### Set of tasks
1. In the discussion, what does one writer say Joel and Tommy do as their community job?
2. Transcribe the discussion word for word, starting at "No I don't need" and ending at "words...that's an assumption.".

No I don't need to see them, I'm just confused. Like I said, you have the two backwards. My point being that Joel accepted Henry faster than he accepts Abby. Your "case in point" ie, the best example you could use, was Henry. And your Henry example shows him as less cautious. Now you're saying Joel wouldn't even have saved Abby in the first place. But in your own words...that's an assumption. 

Regarding Tommy, in what way do you think it even matters that he invited them? Inviting them had no impact on Joel's death whatsoever. At best, offering home and help as collateral potentially could have dissuaded any violence, and maybe that's why he offered. it's another assumption, yes but it doesn't support your case either. 

Regardless, you won't even address that I'm right about Henry, which is making me second guess even having this debate with you because it comes off as stubborn, and that means I'll just be wasting my time on someone who has clearly already made their mind up.

????????? Joel beat Henry up when they first met. Although that was done in retaliation. Nearly shot him as well after waking up by the river bed because Henry bailed out on him.

Also, you can see that even if they are helping each other, it's a means to an end kind of thing. Only after the sniper area where they started to bond with each other very closely. Also, let me remind you that Joel left a whole family in the intro of TLOU1 just in case you conveniently forgot about that. Him being heroic to random people is not in his character. Tommy? Maybe.

But like I said, whatever you and I say about Joel's change are just assumptions because we do not have any events to bridge us to what we currently see about Joel. How hard is that to understand?

It's not like you said. You were very specifically saying that you were using facts and I was using assumptions.

And again, it's not like I think Joel is the helping type, but we know for a fact that Joel and Tommy go on sweeps. It's like their community job. Happening upon someone and saving them and just coincidentally getting funneled into the house was part of the bad luck. They even mention not expecting to run into thousands of zombies.

(Brief web captions)
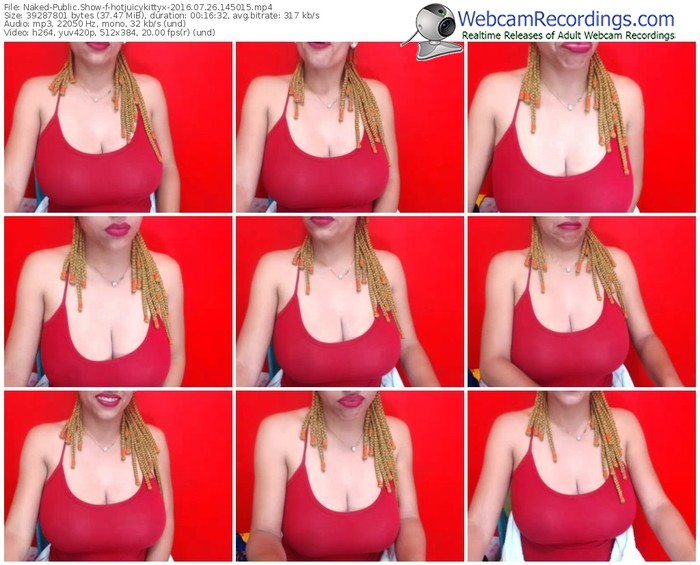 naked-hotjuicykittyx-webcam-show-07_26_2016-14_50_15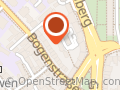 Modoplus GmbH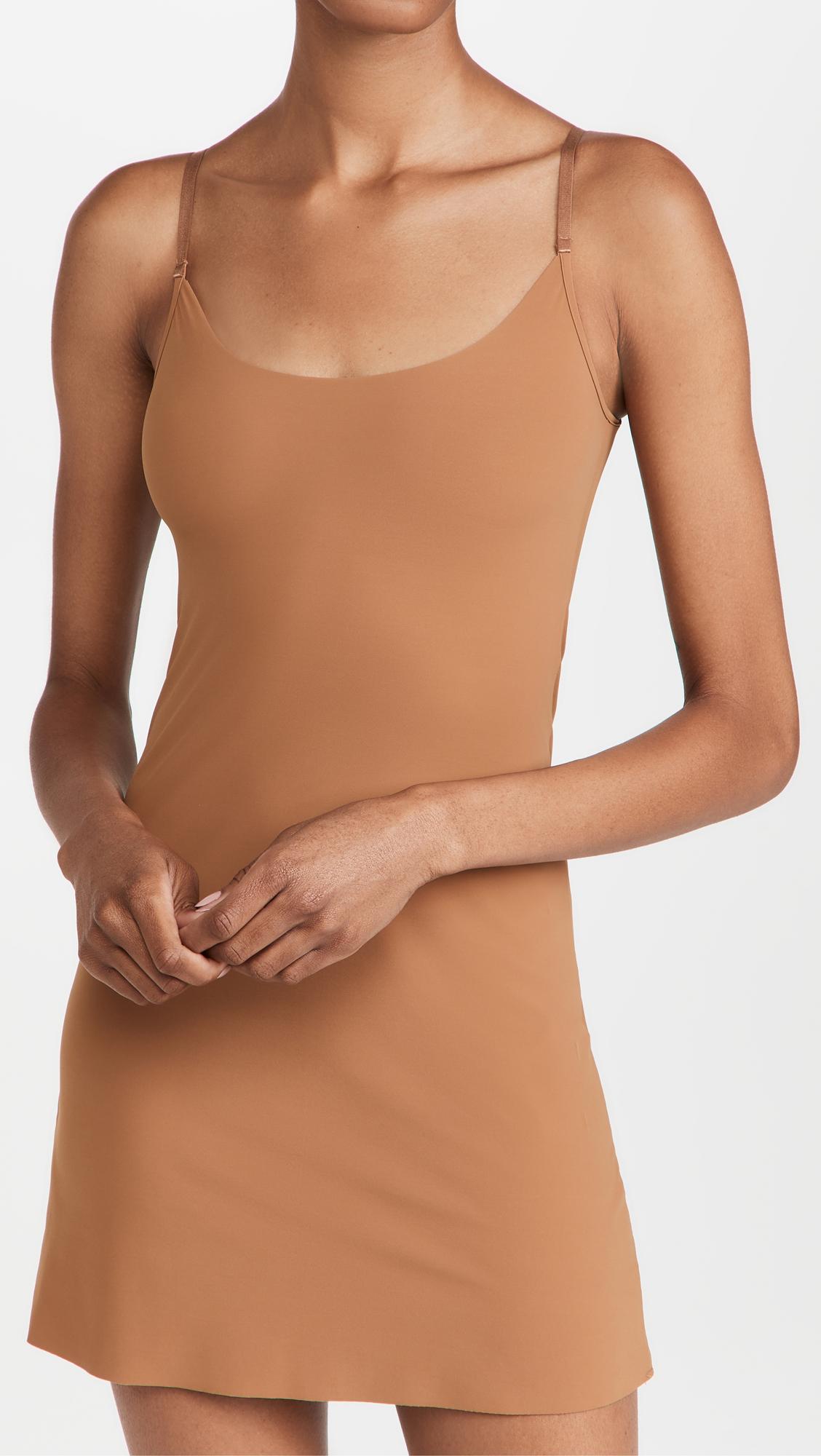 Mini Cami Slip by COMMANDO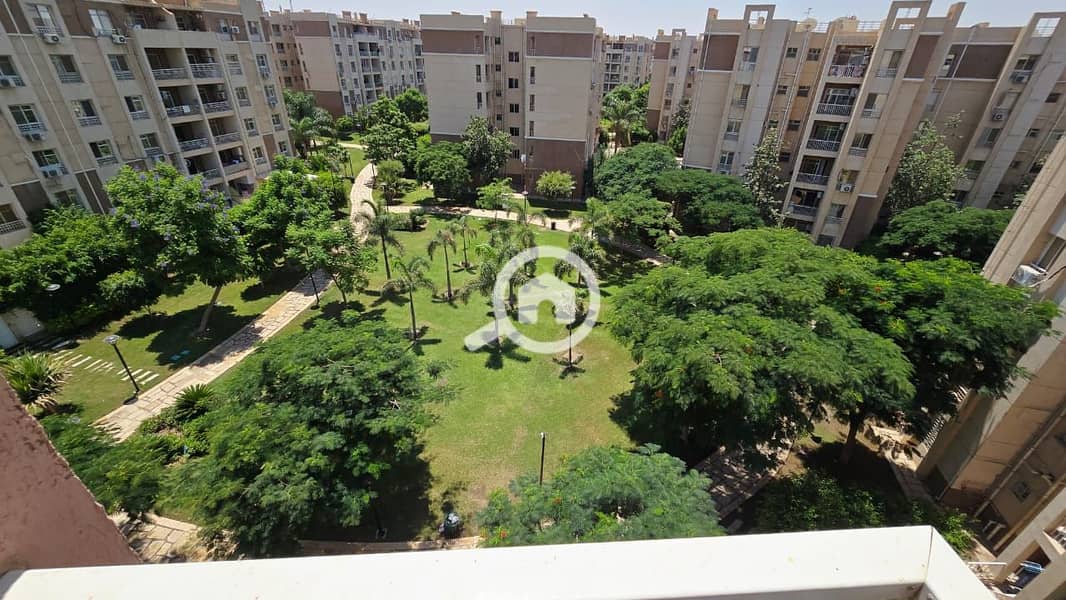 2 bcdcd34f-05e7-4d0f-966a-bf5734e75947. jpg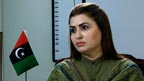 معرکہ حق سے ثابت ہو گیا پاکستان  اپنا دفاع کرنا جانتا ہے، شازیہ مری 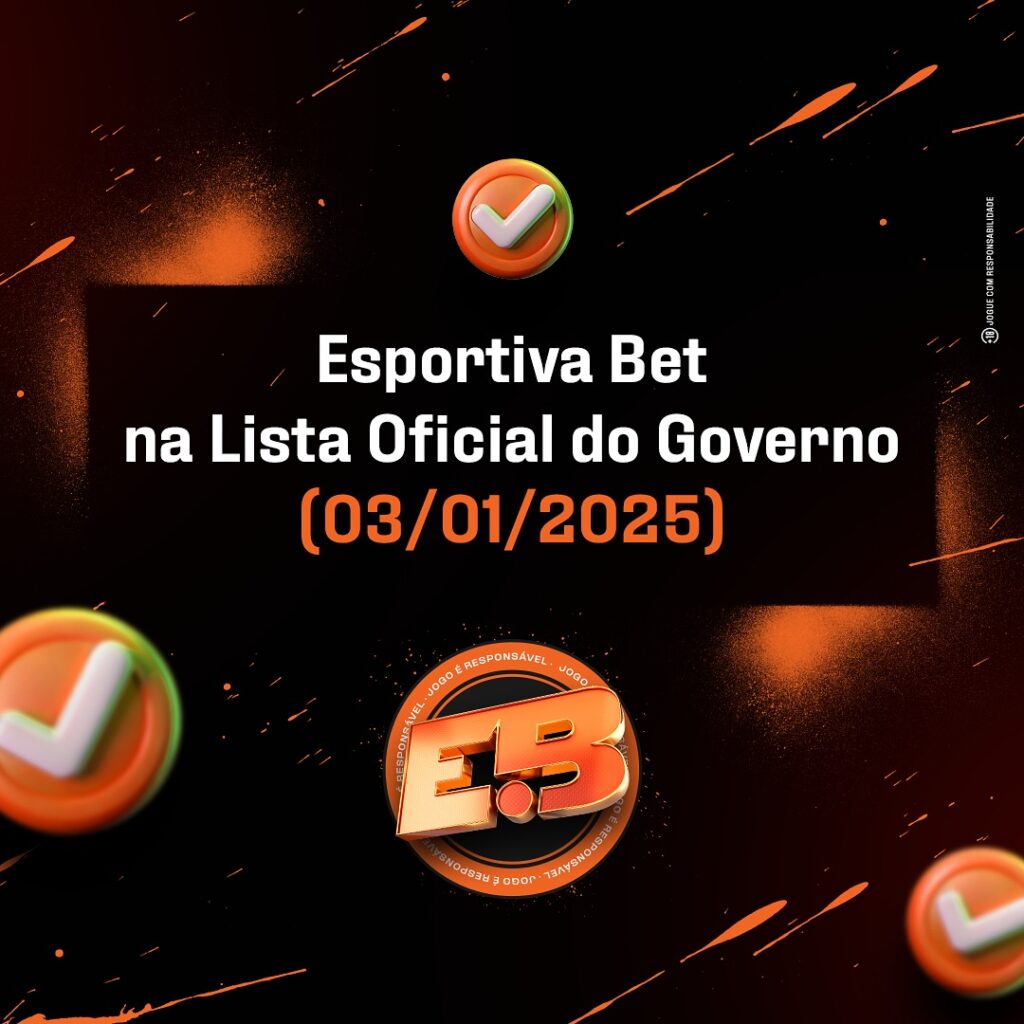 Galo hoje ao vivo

### Solutions by task
1. They go on sweeps.

2.
No I don't need to see them, I'm just confused. Like I said, you have the two backwards. My point being that Joel accepted Henry faster than he accepts Abby. Your "case in point" ie, the best example you could use, was Henry. And your Henry example shows him as less cautious. Now you're saying Joel wouldn't even have saved Abby in the first place. But in your own words...that's an assumption.